» **Your task**:
Report every line in the entries below that contains the word "scene", copying each line in full. Case counts.

» **Excerpted records**:

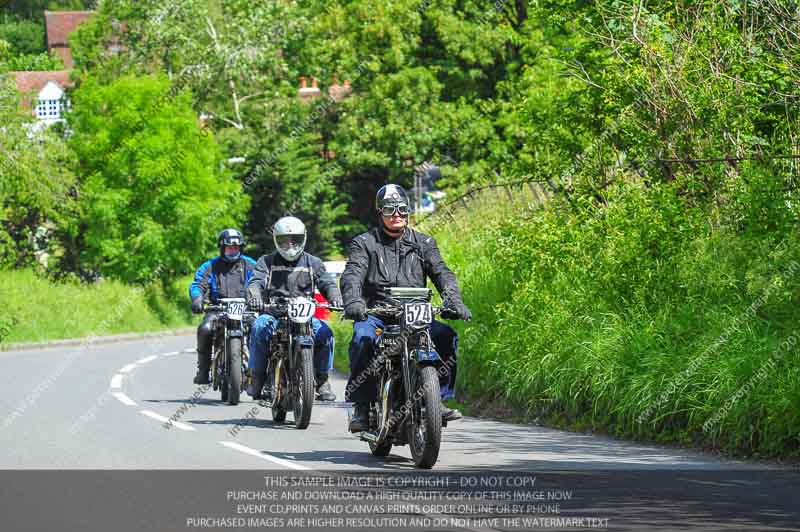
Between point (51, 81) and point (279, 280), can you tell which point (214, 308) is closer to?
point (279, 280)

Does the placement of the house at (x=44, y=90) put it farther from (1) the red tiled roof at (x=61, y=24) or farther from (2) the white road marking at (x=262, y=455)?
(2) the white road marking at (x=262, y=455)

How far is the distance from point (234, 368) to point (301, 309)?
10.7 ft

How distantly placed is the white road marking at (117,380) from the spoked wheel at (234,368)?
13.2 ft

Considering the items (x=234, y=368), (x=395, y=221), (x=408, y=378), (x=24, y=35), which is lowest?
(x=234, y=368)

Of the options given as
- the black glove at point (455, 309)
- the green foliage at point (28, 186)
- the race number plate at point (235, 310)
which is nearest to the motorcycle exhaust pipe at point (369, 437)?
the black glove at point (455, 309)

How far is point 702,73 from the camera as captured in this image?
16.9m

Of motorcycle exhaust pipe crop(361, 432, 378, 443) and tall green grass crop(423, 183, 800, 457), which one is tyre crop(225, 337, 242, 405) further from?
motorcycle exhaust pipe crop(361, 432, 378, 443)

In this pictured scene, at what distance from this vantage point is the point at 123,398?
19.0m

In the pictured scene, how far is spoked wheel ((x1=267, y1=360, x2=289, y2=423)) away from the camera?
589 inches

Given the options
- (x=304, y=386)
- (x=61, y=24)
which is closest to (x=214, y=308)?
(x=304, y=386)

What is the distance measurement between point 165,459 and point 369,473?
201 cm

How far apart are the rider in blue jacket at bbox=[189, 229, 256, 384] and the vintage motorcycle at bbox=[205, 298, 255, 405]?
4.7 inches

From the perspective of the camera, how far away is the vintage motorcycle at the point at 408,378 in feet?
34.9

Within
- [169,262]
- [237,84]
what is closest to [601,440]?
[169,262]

---

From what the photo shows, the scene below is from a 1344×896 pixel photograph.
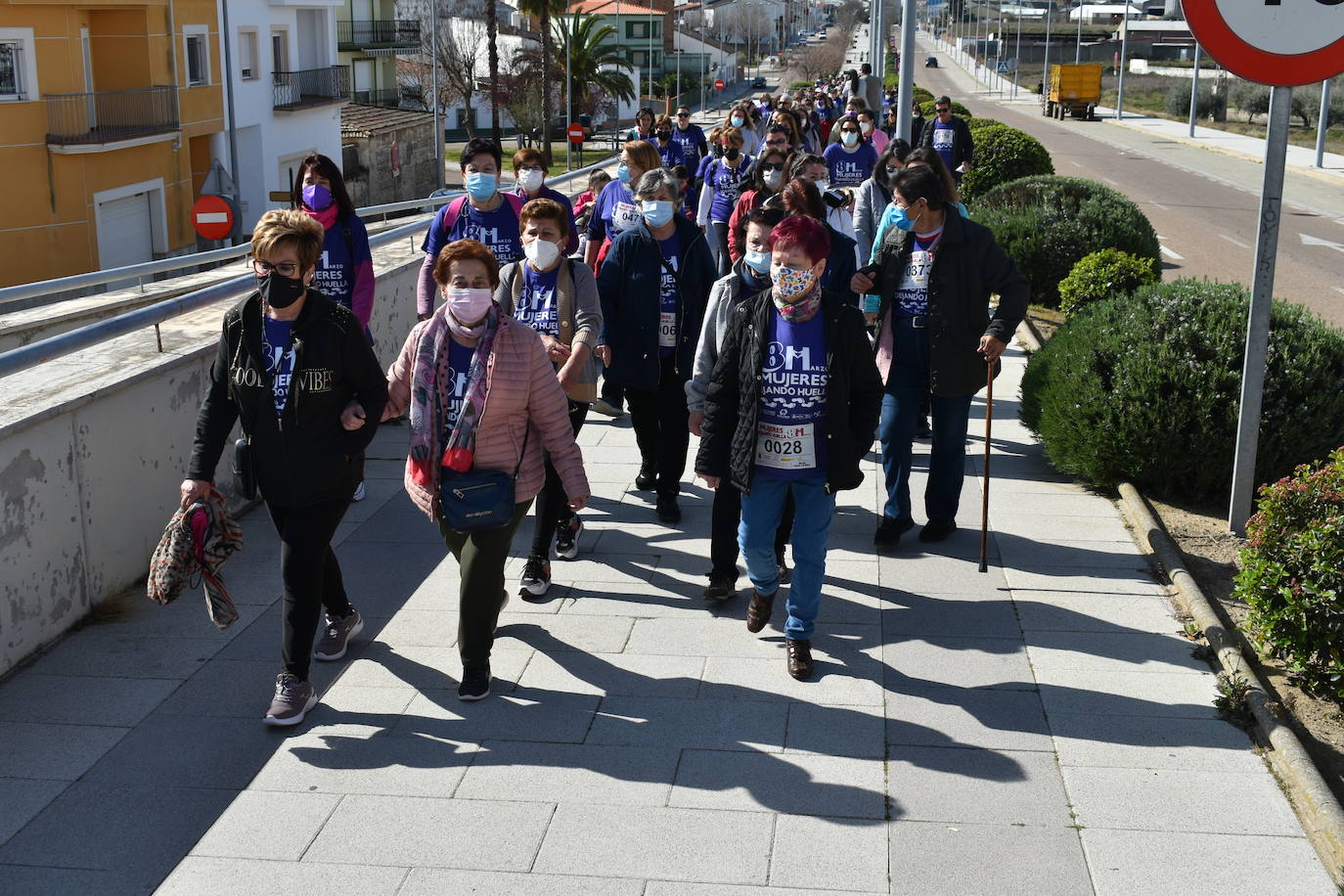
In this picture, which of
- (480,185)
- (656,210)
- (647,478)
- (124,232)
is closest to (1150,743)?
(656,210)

» **In response**:
In this pictured scene, at what distance from this vantage point is the point at 123,398?
In the pictured scene, how far is spoked wheel ((x1=267, y1=360, x2=289, y2=423)) away from the camera?
From what the photo shows, the scene below is from a 1344×896 pixel photograph.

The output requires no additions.